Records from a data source
· · · · ·

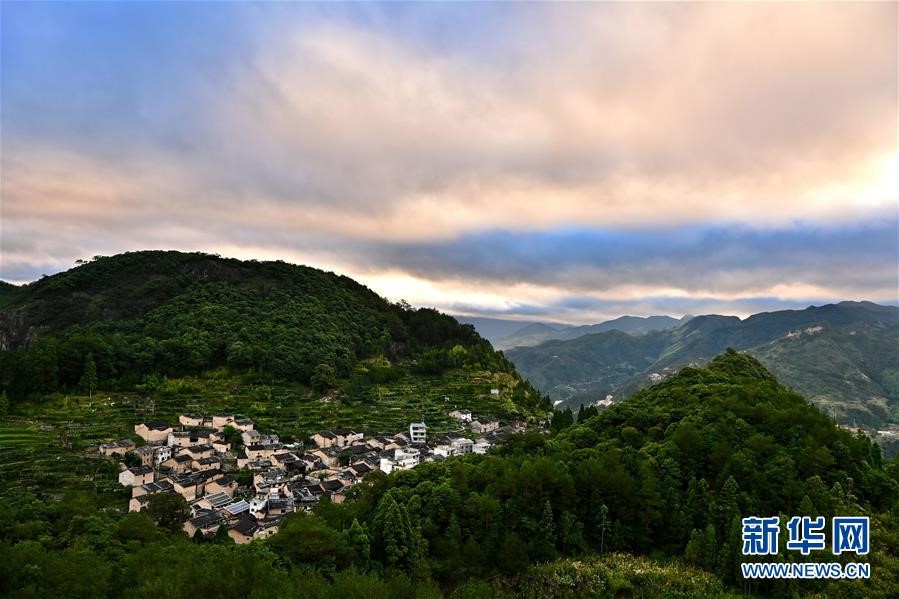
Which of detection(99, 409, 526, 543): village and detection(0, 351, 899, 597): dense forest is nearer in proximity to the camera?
detection(0, 351, 899, 597): dense forest

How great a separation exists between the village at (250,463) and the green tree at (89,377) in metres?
16.1

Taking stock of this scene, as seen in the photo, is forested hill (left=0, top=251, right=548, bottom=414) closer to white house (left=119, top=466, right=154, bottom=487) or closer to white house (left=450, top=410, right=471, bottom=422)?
white house (left=450, top=410, right=471, bottom=422)

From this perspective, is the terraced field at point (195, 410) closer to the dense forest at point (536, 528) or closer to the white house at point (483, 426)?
the white house at point (483, 426)

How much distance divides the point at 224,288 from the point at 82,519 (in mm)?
73973

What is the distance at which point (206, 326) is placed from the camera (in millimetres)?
72812

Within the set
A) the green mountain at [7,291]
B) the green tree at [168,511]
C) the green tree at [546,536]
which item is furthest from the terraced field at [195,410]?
the green mountain at [7,291]

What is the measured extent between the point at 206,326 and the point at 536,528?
66436mm

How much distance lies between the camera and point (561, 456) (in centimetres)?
2700

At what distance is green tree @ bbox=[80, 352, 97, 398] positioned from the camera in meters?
53.4

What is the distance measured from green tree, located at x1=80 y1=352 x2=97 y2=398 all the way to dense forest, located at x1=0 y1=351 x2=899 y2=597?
31507 millimetres

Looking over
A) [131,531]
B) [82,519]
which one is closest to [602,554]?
[131,531]

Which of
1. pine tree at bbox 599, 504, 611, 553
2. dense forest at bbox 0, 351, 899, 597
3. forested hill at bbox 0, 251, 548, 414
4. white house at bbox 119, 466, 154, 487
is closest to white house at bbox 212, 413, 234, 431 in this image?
white house at bbox 119, 466, 154, 487

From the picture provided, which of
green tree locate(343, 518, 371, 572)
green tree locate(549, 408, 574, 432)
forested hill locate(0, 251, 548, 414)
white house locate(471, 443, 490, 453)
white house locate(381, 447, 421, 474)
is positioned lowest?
white house locate(381, 447, 421, 474)

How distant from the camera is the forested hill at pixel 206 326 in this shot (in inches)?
2271
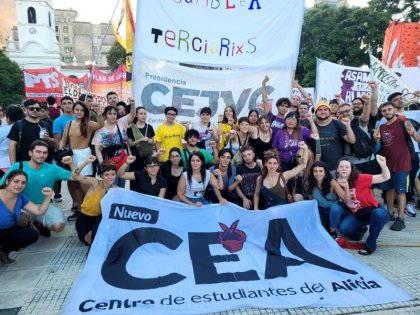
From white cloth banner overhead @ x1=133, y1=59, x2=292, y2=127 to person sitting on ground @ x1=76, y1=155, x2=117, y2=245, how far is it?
4.59 feet

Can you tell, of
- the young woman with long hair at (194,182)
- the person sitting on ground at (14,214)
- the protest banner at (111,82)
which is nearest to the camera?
the person sitting on ground at (14,214)

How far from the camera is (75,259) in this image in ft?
12.5

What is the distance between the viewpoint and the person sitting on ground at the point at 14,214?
355 centimetres

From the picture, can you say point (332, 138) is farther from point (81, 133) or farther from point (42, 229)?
point (42, 229)

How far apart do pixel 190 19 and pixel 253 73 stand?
1308 mm

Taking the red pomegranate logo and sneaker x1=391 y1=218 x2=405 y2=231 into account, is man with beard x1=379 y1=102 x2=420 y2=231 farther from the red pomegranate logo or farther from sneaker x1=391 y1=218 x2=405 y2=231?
the red pomegranate logo

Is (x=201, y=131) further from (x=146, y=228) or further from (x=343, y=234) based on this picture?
(x=343, y=234)

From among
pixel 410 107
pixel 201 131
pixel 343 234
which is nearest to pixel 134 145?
pixel 201 131

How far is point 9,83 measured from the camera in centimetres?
3212

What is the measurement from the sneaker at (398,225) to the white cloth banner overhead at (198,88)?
2583 mm

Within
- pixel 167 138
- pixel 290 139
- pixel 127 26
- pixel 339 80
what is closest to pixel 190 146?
pixel 167 138

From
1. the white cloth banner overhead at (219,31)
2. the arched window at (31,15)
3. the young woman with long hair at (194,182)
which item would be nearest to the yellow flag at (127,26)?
the white cloth banner overhead at (219,31)

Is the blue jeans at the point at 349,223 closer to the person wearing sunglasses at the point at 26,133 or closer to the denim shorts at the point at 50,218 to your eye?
the denim shorts at the point at 50,218

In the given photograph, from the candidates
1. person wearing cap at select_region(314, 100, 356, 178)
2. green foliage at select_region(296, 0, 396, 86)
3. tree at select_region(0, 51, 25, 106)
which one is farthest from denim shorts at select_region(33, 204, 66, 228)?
tree at select_region(0, 51, 25, 106)
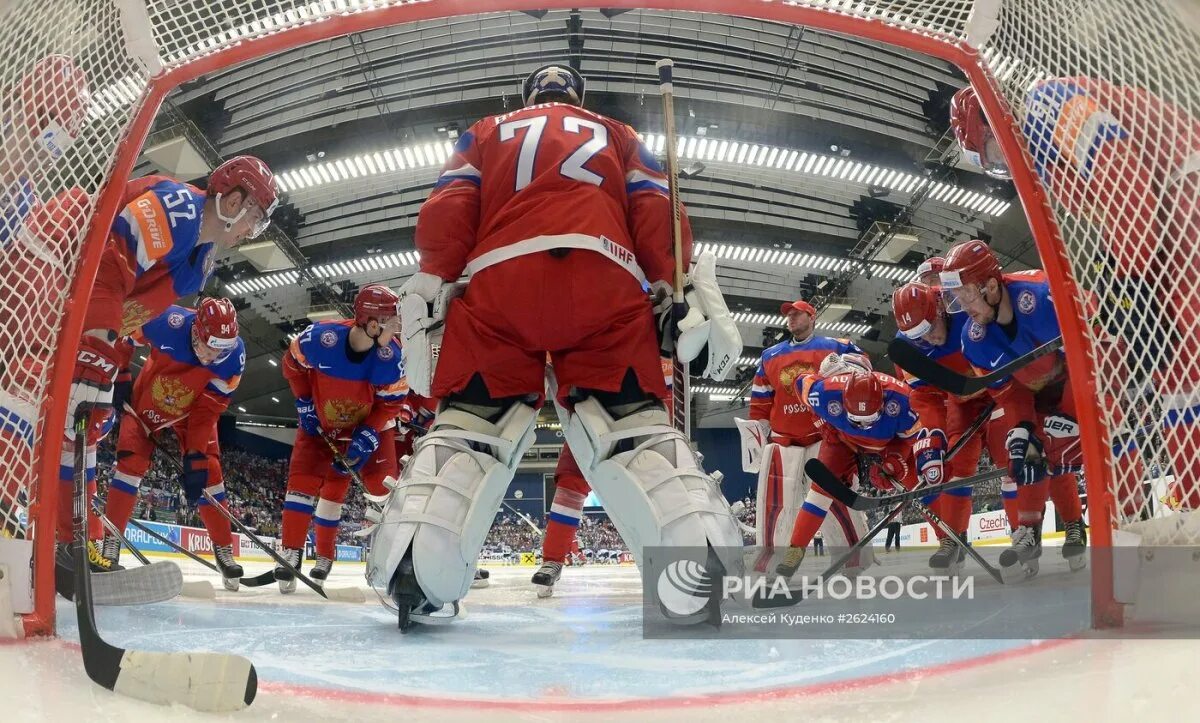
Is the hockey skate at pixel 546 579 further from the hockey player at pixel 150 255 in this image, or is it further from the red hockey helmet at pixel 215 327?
the red hockey helmet at pixel 215 327

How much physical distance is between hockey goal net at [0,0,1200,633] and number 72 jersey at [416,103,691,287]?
37 cm

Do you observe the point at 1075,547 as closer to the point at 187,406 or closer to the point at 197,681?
the point at 197,681

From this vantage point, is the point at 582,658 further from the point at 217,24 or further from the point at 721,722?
the point at 217,24

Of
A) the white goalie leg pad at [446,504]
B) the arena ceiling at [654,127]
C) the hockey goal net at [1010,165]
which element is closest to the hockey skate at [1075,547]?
the hockey goal net at [1010,165]

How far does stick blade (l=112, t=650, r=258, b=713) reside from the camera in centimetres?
78

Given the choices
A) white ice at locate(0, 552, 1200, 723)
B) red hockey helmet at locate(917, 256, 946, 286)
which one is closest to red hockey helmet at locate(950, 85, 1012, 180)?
red hockey helmet at locate(917, 256, 946, 286)

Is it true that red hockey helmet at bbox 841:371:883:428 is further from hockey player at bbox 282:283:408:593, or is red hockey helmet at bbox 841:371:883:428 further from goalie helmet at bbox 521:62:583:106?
hockey player at bbox 282:283:408:593

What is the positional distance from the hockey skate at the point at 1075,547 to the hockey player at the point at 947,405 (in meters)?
0.32

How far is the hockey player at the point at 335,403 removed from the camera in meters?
3.50

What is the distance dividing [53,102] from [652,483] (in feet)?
4.13

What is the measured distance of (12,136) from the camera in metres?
1.24

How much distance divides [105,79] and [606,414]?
3.70 ft

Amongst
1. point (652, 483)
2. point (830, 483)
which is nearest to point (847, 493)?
point (830, 483)

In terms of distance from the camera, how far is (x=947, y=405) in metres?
3.53
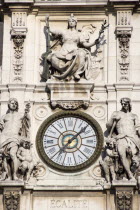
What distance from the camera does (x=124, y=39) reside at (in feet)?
92.8

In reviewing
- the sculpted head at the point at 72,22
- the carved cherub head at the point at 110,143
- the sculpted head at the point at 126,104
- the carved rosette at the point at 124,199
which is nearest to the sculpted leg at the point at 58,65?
the sculpted head at the point at 72,22

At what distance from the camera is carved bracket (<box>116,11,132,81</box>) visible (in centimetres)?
2811

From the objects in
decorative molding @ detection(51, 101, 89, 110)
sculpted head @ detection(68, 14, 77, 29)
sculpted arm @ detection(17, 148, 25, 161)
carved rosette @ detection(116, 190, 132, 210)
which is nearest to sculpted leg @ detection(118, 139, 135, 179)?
carved rosette @ detection(116, 190, 132, 210)

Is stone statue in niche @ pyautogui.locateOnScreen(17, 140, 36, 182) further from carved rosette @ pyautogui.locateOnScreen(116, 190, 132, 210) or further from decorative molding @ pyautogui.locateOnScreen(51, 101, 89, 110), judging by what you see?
carved rosette @ pyautogui.locateOnScreen(116, 190, 132, 210)

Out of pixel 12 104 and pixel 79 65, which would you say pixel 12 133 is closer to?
pixel 12 104

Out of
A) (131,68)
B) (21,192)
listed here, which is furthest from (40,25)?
(21,192)

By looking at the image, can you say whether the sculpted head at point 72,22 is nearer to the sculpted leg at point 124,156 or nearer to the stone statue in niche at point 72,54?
the stone statue in niche at point 72,54

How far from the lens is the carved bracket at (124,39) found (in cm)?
2811

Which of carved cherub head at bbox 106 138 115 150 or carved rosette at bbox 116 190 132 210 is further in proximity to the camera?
carved cherub head at bbox 106 138 115 150

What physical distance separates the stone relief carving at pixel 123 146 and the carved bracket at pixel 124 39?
0.95 m

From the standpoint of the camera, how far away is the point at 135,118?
2736 centimetres

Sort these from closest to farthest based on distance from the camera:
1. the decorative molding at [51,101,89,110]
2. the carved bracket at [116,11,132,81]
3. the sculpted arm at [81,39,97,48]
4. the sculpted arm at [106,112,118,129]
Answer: the sculpted arm at [106,112,118,129], the decorative molding at [51,101,89,110], the carved bracket at [116,11,132,81], the sculpted arm at [81,39,97,48]

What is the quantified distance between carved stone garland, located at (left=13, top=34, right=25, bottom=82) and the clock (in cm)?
132

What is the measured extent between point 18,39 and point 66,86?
1701mm
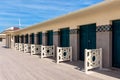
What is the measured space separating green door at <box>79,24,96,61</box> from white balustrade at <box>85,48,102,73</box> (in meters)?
1.60

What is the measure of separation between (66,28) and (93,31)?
2846mm

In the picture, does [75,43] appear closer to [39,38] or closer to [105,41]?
[105,41]

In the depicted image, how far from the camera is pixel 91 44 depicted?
981 centimetres

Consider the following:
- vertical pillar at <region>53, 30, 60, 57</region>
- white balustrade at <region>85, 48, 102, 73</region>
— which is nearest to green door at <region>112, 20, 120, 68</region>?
white balustrade at <region>85, 48, 102, 73</region>

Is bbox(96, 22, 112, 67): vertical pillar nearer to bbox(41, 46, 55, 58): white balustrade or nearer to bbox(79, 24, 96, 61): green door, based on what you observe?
bbox(79, 24, 96, 61): green door

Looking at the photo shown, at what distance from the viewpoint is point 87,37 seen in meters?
10.2

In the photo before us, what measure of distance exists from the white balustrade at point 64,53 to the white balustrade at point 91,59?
2.67 m

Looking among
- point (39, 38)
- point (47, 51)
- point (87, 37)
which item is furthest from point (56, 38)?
point (39, 38)

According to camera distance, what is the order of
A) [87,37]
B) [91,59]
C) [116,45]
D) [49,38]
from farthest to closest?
[49,38]
[87,37]
[116,45]
[91,59]

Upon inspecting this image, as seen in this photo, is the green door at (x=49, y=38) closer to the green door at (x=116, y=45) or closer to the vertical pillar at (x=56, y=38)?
the vertical pillar at (x=56, y=38)

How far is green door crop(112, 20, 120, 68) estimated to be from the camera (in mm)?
7918

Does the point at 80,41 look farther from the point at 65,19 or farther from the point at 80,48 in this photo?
the point at 65,19

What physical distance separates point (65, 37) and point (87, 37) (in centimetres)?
251

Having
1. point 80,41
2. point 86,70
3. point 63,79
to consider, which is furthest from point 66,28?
point 63,79
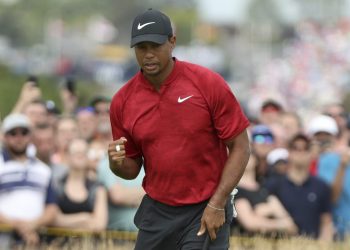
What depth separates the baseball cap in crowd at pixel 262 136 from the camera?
50.8 feet

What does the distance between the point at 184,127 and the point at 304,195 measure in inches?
218

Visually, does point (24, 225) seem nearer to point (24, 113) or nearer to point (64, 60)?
point (24, 113)

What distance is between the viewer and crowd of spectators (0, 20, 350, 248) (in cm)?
1301

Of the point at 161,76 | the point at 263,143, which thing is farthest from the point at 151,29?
the point at 263,143

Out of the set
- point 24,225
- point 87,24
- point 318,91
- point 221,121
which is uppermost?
point 87,24

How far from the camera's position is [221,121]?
9.26m

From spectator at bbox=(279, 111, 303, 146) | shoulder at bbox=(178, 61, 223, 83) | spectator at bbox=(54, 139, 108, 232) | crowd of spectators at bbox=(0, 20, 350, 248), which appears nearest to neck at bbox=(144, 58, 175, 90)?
shoulder at bbox=(178, 61, 223, 83)

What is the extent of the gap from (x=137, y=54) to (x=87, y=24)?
155m

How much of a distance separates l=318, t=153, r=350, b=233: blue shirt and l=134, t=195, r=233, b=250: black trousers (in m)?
5.27

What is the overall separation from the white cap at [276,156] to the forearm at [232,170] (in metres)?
6.23

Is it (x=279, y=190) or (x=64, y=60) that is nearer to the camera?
(x=279, y=190)

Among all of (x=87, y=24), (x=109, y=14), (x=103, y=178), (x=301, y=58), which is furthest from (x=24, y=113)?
(x=109, y=14)

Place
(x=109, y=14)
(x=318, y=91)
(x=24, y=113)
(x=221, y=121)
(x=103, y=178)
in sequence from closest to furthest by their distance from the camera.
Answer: (x=221, y=121)
(x=103, y=178)
(x=24, y=113)
(x=318, y=91)
(x=109, y=14)

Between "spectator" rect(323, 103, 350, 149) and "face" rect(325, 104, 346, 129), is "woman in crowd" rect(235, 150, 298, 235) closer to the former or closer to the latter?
"spectator" rect(323, 103, 350, 149)
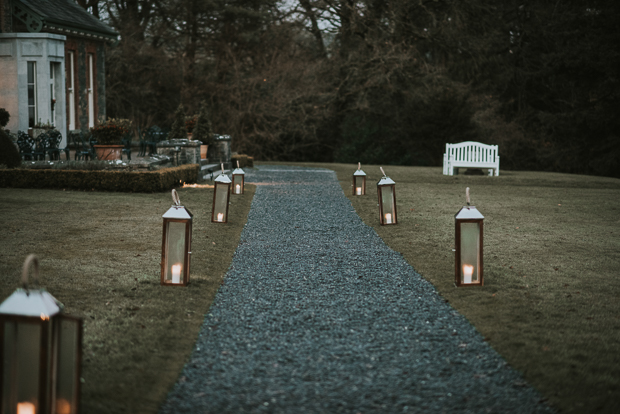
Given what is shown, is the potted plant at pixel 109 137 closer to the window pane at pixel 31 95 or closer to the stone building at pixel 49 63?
the stone building at pixel 49 63

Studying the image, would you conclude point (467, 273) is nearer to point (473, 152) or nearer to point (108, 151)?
point (108, 151)

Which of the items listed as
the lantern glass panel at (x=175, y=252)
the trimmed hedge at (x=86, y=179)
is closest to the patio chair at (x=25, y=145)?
the trimmed hedge at (x=86, y=179)

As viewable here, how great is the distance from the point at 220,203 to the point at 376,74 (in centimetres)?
2274

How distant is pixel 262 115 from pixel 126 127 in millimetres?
16154

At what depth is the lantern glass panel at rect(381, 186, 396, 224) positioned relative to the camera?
9336 mm

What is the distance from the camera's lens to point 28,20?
17266 millimetres

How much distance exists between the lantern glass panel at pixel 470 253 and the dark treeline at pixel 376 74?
75.9ft

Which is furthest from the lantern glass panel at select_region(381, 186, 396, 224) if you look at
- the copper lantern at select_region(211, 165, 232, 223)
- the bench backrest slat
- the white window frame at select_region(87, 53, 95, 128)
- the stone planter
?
the white window frame at select_region(87, 53, 95, 128)

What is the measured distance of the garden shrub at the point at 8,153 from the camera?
13531 mm

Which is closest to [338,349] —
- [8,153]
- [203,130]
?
[8,153]

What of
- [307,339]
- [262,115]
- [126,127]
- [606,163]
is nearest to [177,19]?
[262,115]

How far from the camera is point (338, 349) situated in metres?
4.00

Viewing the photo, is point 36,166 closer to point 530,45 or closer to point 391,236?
point 391,236

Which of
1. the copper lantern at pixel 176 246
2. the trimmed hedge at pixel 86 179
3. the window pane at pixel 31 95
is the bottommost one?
the copper lantern at pixel 176 246
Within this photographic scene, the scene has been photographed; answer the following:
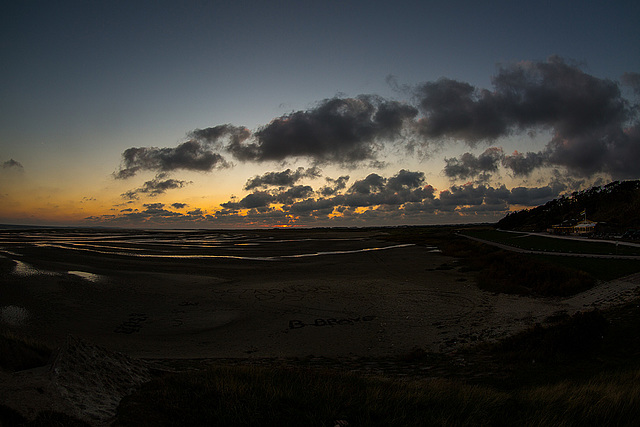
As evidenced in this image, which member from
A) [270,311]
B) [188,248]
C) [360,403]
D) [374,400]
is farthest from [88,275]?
[374,400]

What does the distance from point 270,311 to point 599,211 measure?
112 meters

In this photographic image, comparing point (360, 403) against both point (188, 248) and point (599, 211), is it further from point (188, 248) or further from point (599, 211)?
point (599, 211)

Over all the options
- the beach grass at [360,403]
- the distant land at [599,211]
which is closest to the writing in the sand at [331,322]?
the beach grass at [360,403]

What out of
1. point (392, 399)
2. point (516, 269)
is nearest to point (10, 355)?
point (392, 399)

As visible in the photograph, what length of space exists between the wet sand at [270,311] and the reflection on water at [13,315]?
0.15 feet

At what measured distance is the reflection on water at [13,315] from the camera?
1412 cm

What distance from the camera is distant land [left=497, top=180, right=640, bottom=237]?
212 feet

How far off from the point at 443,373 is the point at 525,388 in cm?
217

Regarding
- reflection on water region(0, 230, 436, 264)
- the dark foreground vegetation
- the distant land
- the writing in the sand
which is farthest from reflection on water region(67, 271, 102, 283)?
the distant land

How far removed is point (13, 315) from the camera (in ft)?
49.5

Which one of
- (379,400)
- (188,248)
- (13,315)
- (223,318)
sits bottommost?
(223,318)

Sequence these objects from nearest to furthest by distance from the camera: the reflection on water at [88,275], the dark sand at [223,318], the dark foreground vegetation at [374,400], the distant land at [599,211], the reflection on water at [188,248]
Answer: the dark foreground vegetation at [374,400] < the dark sand at [223,318] < the reflection on water at [88,275] < the reflection on water at [188,248] < the distant land at [599,211]

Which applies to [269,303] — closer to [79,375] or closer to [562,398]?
[79,375]

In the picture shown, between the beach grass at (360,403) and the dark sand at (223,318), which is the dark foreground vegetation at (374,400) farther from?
the dark sand at (223,318)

· · · · ·

Copy exactly, word for word, the line with "What does the distance from" through the final line of the listing.

__SOLVED PROBLEM__.
What does the distance from point 270,311 to point 599,211 measure?
112 meters

In this photographic image, comparing point (360, 403) against both point (188, 248) and point (599, 211), is it further from point (188, 248) or further from point (599, 211)?
point (599, 211)

Over all the options
- the beach grass at [360,403]
- the distant land at [599,211]
which is closest to the writing in the sand at [331,322]?
the beach grass at [360,403]

What out of
1. point (392, 399)
2. point (516, 269)
is nearest to point (10, 355)?
point (392, 399)

As visible in the photograph, what length of space exists between the wet sand at [270,311] and the reflection on water at [13,315]?
0.15 feet

At what measured distance is the reflection on water at [13,315] from the camera?
1412 cm

What distance from the camera is distant land [left=497, top=180, right=640, bottom=237]?
212 feet

How far off from the point at 443,373 is the point at 525,388 in cm?
217

Regarding
- reflection on water region(0, 230, 436, 264)
- the dark foreground vegetation
- the distant land
- the writing in the sand
which is farthest from reflection on water region(67, 271, 102, 283)?
the distant land

How far removed is point (13, 315) from the camera (in ft)?
49.5

Which one of
- (379,400)
- (188,248)
- (13,315)
- (223,318)
sits bottommost?
(223,318)

Sequence these objects from nearest to furthest by distance from the camera: the reflection on water at [88,275], the dark sand at [223,318], the dark foreground vegetation at [374,400], the distant land at [599,211], the reflection on water at [188,248]
Answer: the dark foreground vegetation at [374,400] < the dark sand at [223,318] < the reflection on water at [88,275] < the reflection on water at [188,248] < the distant land at [599,211]

Which applies to [269,303] — closer to [79,375] or closer to [562,398]?
[79,375]

In the picture shown, between the beach grass at (360,403) and the dark sand at (223,318), which is the dark foreground vegetation at (374,400) farther from?
the dark sand at (223,318)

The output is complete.